(Saved data entries)
▬▬▬

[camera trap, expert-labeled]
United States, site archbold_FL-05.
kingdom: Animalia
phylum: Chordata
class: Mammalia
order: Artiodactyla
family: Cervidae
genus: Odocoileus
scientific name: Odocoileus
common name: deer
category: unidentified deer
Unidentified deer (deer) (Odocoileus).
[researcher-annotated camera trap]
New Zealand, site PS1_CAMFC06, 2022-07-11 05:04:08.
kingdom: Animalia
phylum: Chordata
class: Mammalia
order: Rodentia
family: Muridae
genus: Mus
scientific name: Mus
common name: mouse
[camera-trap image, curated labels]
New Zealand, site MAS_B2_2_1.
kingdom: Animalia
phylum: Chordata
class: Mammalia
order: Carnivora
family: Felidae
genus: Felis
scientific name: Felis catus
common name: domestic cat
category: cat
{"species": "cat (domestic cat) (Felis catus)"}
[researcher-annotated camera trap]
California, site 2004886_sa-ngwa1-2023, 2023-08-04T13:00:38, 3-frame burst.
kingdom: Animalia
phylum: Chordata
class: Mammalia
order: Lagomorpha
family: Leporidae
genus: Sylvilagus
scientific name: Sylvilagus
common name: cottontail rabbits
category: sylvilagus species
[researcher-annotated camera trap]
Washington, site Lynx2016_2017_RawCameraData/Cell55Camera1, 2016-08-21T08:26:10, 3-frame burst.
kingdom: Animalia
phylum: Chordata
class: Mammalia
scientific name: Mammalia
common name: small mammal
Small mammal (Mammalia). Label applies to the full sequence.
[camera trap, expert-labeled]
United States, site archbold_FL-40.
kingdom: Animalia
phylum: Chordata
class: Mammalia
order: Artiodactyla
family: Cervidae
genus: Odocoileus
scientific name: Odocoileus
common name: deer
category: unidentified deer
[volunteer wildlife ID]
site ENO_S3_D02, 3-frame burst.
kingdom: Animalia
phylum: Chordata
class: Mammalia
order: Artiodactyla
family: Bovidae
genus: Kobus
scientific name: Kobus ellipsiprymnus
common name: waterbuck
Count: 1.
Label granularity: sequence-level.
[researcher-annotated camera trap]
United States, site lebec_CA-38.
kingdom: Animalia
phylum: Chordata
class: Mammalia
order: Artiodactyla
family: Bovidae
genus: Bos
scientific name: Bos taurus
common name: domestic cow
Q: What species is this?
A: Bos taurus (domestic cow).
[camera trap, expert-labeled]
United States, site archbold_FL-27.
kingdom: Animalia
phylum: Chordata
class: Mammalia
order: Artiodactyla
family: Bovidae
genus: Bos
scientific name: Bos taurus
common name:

▬▬▬

__Brief__. Return every line above where "Zealand" appears.

__Written reply__.
New Zealand, site PS1_CAMFC06, 2022-07-11 05:04:08.
New Zealand, site MAS_B2_2_1.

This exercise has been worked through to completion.